> Text section:
Commenters who wish to submit proprietary information for
consideration should clearly separate such information from other
comments by: (1) labeling proprietary information ``Confidential
Business Information,'' and (2) sending proprietary information
directly to the contact person listed (see FOR FURTHER INFORMATION
CONTACT) and not to the public docket. This will help ensure that
proprietary information is not inadvertently placed in the docket. If a
commenter wants EPA to use a submission labeled as confidential
business information as part of the basis for the final rule, then a
nonconfidential version of the document, which summarizes the key data
or information, should be sent to the docket. Information covered by a
claim of confidentiality will be disclosed by EPA only to the extent
allowed and by the procedures set forth in 40 CFR part 2. If no claim
of confidentiality accompanies the submission when it is received by
EPA, the submission may be made available to the public without
notifying the commenters.
IX. Administrative Requirements
A. Executive Order 12866
Under Executive Order 12866, the Agency must determine whether a
regulatory action is ``significant'' and, therefore, subject to Office
of Management and Budget (OMB) review and the requirements of the
Executive Order. The order defines a ``significant regulatory action''
as one that may:
(1) Have an annual effect on the economy of $100 million or more or
adversely affect in a material way the economy, a sector of the
economy, productivity, competition, jobs, the environment, public
health or safety, or State, local, or tribal governments or
communities;
(2) create a serious inconsistency or otherwise interfere with an
action taken or planned by another Agency;
(3) materially alter the budgetary impact of entitlements, grants,
user fees, or loan programs or the rights and obligations or recipients
thereof; or
(4) raise novel legal or policy issues arising out of legal
mandates, the President's priorities, or the principles set forth in
the Executive Order.

> Material shown:
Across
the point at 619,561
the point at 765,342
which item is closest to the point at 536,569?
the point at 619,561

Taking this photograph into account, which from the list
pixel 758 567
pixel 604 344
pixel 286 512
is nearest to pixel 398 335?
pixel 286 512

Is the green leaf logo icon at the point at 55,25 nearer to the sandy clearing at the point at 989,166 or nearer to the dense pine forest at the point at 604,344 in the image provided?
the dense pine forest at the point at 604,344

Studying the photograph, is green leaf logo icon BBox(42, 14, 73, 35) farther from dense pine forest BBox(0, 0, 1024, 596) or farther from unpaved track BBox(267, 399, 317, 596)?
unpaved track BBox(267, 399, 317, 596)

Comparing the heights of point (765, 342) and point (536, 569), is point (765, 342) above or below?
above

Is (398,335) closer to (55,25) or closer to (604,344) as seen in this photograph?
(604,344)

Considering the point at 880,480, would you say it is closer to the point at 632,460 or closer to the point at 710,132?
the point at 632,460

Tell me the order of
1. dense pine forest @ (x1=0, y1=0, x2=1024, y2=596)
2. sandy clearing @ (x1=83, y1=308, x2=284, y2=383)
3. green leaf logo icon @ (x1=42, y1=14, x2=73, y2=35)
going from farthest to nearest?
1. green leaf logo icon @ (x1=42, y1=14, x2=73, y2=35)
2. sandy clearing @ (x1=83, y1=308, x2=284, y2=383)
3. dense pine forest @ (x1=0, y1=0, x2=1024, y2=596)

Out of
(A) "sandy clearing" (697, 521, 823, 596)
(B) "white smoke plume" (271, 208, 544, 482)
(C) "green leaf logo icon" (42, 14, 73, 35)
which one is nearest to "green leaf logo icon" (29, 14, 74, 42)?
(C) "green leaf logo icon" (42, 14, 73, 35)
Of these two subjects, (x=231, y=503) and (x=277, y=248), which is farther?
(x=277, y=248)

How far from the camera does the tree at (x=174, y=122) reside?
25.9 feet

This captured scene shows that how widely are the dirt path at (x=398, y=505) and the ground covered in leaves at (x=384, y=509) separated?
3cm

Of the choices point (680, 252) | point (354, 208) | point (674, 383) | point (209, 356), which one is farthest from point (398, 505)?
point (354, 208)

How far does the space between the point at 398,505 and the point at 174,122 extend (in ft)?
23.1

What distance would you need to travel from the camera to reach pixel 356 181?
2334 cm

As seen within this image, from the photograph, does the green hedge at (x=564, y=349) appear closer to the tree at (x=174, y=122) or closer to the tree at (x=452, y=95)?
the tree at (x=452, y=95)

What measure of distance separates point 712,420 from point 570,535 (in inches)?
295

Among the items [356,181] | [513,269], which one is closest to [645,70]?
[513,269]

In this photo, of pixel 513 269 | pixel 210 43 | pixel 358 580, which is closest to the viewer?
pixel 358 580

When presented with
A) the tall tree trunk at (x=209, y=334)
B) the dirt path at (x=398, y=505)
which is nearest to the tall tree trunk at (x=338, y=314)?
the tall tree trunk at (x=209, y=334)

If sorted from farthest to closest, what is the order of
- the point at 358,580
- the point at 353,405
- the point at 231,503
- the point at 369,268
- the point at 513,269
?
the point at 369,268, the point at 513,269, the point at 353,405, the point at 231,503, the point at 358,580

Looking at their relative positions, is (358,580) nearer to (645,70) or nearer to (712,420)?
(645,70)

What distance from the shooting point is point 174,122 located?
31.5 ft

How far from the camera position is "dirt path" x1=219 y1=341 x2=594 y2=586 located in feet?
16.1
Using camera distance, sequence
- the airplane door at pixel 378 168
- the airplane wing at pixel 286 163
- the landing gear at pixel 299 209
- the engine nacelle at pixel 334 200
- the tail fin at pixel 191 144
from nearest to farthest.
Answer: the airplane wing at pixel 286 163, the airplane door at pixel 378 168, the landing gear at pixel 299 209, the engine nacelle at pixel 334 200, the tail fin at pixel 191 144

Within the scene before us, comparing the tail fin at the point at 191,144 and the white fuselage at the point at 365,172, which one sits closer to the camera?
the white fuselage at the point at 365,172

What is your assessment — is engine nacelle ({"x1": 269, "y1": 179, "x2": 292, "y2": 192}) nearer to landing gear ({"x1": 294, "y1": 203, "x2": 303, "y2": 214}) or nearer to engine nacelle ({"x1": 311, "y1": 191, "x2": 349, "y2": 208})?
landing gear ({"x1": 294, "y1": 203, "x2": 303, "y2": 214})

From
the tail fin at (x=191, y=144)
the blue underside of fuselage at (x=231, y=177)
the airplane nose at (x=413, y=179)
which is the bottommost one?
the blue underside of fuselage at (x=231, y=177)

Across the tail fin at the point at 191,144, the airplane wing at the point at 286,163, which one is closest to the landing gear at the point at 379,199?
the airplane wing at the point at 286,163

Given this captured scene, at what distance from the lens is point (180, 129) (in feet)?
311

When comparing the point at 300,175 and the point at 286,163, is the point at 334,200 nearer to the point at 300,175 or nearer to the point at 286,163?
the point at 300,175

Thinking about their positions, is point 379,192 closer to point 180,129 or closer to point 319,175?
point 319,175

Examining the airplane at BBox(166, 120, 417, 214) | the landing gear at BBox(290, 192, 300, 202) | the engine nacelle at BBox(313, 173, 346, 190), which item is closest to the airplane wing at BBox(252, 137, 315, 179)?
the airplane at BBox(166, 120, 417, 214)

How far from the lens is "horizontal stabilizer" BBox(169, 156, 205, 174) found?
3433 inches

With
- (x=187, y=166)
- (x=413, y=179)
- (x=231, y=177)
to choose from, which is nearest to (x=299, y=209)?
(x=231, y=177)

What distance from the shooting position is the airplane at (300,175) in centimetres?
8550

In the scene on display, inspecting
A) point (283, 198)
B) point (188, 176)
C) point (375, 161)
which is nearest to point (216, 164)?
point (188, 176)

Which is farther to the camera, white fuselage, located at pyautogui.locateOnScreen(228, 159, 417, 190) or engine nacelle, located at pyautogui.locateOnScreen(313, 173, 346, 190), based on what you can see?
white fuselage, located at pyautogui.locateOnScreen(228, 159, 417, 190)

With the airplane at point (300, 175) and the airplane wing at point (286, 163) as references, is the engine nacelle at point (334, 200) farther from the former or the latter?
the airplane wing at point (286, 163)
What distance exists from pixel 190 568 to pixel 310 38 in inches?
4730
==
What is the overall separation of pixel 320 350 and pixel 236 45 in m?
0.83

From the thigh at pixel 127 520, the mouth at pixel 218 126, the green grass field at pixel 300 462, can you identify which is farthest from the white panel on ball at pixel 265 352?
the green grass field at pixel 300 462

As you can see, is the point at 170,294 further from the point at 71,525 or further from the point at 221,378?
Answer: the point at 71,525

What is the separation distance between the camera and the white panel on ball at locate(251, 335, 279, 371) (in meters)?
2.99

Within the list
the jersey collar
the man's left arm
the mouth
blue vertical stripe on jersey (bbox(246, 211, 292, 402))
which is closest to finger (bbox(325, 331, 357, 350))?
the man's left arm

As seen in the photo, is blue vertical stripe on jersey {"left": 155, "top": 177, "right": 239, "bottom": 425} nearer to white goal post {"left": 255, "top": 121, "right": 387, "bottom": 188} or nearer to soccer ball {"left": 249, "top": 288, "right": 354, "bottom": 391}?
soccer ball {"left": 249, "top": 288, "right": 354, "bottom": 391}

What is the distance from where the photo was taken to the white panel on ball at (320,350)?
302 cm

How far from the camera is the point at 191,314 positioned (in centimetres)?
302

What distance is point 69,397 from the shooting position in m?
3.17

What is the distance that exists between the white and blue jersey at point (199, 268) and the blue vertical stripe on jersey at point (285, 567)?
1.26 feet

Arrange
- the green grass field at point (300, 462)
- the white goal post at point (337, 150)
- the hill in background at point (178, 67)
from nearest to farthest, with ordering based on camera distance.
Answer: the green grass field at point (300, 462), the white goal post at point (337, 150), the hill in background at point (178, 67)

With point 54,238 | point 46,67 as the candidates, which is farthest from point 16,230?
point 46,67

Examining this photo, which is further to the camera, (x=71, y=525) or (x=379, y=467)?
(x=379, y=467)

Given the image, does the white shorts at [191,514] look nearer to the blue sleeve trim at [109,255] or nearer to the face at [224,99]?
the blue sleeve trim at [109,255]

> Task requirements:
a - In the entries, starting at the line that contains "As seen within" and ending at the line that contains "the point at 369,268, the", rewrite those lines with "green hedge" changed to "boxwood hedge" and nothing else altered.
b - Continue the passage on comment procedures and Executive Order 12866 from its last sentence.

> Answer set:
a -
As seen within this image, from the photograph, does the boxwood hedge at (x=564, y=349) appear closer to the tree at (x=174, y=122) or closer to the tree at (x=452, y=95)?
the tree at (x=452, y=95)

What measure of distance separates point 712,420 from point 570,535 (in inches)?
295

Among the items [356,181] | [513,269], which one is closest to [645,70]?
[513,269]

In this photo, of pixel 513 269 | pixel 210 43 | pixel 358 580, which is closest to the viewer?
pixel 358 580

When presented with
A) the tall tree trunk at (x=209, y=334)
B) the dirt path at (x=398, y=505)
which is nearest to the tall tree trunk at (x=338, y=314)?
the tall tree trunk at (x=209, y=334)

If sorted from farthest to closest, what is the order of
- the point at 358,580
- the point at 353,405
- the point at 231,503
- the point at 369,268
- the point at 513,269
?
the point at 369,268, the point at 513,269, the point at 353,405, the point at 231,503, the point at 358,580

b -
While EPA does not believe the intervention level program would
potentially have an annual effect on the economy of $100 million or
more, the proposed intervention level program was developed in part due
to comments received on earlier proposed implementation strategies
which were deemed to be significant. Also, to some extent, the
characteristics of the intervention level program--local
responsibility, flexibility, community involvement--represents a novel
regulatory approach. For these reasons, EPA has judged that the
proposed intervention level program is a significant regulatory action
as defined by Executive Order 12866 and has submitted this action to
OMB for review. The EPA has prepared a regulatory impact analysis (RIA)
which is summarized below.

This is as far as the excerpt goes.